Although Ethiopia’s Constitution guarantees the right to peaceful demonstration, Prime Minister Hailemariam Desalegn warned that the government would take “merciless legitimate action against any force bent on destabilizing the area.” The protests were met with just that as Agazi, Ethiopia’s Federal Police, violently attacked, arrested, and shot demonstrators. For weeks the violence continued; houses were burned and reports claiming the use of sprayed chemicals to poison students have surfaced. The Agazi’s violent response to peaceful protests has incited some Oromo groups to retaliate against the government as well as Amharas in the region, members of the second largest ethnic group in the country following the Oromo people.
These violent protests were triggered despite Ethiopia’s authoritarian regime. In 2014 the government introduced its new regional development plan that has come to be known as the Master Plan. The Master Plan, approved by Oromia’s regional government, sought to expand the capital, Addis Ababa, into the towns of the surrounding Oromia region.
The implementation of the plan was likely to cause the eviction of millions of Oromo farmers from their land and livelihood. For the Oromo people, the plan presents itself as a risk to autonomy and a mechanism for greater marginalization.
The Ethiopian government claims to have put an end to the Master Plan, but the history of violence in the Oromia region hints that the situation is far from a peaceful ending. Violations of guaranteed citizen rights are not something new to the region. The Oromo people, who have historically been marginalized by the greater state, have continued to suffer under the current government; Oromo children, farmers, and intellectuals have suffered abuse, kidnapping, imprisonment, and even death. Ethiopia’s ethnic federalism political system has further exacerbated tension with the government. The Oromo Peoples’ Democratic Organization (OPDO) governs the ethnic-based Oromia regional state; theoretically the OPDO serves as a representative of the Oromo people, but the two decades of violence and crime committed in the region have brought their true motives into question.

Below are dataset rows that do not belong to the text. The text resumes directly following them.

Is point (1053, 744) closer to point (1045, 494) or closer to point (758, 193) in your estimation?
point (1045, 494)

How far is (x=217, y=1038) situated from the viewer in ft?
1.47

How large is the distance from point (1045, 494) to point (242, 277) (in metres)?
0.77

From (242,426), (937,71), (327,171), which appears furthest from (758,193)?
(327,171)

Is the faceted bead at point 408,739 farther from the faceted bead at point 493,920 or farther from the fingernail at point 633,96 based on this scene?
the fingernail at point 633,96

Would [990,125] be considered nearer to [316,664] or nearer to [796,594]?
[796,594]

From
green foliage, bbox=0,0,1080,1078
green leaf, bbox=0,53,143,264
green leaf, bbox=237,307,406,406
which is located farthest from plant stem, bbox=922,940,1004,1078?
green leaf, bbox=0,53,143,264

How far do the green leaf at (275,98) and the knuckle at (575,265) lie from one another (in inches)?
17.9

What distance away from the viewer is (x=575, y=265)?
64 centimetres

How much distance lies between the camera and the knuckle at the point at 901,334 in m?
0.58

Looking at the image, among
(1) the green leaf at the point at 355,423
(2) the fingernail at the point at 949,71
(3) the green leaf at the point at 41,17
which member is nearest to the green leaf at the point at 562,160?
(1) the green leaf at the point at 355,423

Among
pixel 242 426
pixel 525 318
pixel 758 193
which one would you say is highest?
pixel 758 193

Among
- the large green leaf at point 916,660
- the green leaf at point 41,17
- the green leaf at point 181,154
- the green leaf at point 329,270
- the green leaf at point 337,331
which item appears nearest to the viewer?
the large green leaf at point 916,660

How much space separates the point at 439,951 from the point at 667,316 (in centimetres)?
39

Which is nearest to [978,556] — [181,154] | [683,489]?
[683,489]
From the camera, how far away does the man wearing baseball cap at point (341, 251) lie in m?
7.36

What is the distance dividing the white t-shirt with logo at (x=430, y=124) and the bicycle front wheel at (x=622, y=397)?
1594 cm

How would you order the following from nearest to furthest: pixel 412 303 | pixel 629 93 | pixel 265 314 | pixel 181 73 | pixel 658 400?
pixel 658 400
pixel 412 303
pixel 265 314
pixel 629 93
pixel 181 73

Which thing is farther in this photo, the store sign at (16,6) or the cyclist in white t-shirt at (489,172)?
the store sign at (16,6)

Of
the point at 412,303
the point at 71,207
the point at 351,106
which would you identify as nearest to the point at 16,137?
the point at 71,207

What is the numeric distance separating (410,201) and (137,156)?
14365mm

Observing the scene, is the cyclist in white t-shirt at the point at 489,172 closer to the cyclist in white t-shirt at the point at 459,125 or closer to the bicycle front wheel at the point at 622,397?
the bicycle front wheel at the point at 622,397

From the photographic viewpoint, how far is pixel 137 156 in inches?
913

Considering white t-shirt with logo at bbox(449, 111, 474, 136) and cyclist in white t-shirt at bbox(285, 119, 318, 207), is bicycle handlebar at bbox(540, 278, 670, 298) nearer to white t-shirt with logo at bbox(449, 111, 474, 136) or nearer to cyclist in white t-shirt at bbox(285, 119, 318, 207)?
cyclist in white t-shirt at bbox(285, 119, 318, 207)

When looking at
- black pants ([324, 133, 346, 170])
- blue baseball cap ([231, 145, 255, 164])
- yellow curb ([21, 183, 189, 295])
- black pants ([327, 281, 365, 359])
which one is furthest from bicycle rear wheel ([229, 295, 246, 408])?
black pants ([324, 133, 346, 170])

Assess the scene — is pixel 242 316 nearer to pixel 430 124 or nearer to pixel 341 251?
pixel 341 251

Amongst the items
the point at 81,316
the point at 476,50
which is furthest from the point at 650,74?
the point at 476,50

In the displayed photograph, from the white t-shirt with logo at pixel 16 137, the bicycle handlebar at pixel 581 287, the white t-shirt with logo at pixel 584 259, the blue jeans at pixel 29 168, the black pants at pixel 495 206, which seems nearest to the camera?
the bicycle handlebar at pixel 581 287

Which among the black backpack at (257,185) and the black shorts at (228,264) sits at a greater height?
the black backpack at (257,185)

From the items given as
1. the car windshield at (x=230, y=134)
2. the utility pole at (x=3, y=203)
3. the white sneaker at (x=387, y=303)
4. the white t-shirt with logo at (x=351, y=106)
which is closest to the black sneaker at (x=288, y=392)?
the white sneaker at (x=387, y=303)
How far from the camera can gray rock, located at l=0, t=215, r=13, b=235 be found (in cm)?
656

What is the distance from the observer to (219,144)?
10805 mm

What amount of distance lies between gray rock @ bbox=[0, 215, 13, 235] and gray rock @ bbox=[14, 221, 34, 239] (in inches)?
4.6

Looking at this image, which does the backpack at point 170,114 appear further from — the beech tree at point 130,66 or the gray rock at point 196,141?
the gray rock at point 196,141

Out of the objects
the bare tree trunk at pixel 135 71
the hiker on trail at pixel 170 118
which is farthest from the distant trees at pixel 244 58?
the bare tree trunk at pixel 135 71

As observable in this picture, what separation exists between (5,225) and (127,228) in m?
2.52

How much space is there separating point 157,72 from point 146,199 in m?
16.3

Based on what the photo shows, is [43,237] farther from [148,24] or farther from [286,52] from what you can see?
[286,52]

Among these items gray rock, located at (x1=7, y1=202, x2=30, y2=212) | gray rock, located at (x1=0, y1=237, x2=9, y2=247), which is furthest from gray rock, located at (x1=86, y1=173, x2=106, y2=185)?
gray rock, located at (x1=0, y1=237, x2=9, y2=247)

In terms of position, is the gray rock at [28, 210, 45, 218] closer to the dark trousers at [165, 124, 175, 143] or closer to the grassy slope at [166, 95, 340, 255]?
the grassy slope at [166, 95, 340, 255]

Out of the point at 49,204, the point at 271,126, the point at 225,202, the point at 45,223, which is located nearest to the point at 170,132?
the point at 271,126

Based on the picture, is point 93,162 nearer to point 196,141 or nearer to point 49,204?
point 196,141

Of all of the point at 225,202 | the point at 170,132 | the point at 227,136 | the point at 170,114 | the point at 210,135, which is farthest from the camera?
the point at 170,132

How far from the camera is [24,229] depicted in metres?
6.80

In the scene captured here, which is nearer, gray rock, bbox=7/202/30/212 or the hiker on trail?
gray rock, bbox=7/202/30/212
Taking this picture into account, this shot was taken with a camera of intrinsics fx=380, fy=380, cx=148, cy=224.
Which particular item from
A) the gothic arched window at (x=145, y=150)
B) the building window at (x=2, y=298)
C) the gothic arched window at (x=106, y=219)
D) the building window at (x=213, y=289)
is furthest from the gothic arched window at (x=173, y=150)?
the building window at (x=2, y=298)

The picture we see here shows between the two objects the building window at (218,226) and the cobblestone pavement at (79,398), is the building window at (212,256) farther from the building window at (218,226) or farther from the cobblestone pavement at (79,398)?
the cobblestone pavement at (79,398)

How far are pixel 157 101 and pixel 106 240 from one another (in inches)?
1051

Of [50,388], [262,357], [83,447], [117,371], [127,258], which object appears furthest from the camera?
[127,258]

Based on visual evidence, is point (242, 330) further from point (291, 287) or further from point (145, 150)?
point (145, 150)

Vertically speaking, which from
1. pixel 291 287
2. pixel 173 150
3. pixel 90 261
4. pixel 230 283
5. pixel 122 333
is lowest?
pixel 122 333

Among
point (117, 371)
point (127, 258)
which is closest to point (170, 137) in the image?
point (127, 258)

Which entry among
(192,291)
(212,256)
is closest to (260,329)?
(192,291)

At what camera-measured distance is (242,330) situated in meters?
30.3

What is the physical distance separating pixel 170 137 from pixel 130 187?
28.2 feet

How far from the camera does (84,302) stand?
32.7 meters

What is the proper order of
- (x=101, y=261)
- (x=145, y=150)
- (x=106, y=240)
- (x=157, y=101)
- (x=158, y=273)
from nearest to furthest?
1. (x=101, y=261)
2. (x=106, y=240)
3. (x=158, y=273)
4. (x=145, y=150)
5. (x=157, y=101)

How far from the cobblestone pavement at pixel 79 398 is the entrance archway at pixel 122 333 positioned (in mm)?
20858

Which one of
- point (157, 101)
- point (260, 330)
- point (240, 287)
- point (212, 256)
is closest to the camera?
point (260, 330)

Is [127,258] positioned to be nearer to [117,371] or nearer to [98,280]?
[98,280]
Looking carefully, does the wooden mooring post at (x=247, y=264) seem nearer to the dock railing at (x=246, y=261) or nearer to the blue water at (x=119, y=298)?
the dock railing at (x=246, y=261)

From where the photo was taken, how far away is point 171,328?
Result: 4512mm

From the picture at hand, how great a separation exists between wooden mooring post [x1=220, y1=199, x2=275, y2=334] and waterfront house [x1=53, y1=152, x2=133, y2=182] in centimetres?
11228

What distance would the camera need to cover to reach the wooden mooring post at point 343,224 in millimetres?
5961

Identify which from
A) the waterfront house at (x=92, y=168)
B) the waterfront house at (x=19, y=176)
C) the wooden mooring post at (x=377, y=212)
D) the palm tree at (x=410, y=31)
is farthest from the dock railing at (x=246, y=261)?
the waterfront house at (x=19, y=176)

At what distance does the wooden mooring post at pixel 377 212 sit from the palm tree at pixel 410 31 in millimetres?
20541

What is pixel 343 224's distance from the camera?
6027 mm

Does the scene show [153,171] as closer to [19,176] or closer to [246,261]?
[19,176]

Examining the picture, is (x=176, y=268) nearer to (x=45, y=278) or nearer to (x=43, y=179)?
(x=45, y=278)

The current ruling party has been in power for the last 25 years, and has a clear emphasis on an economic focused form of development. As the capital’s population steadily increases, a genuine abandonment of plans to expand into surrounding Oromia regions seems unlikely. A change to the master plan, one that the Oromo people would approve of, seems just as improbable. Even amidst the claimed cancellation of the plan, some protests and government crackdowns are suspected to still be occurring. It seems as though this period of relative calm is only temporary and further conflict in the region may be inevitable.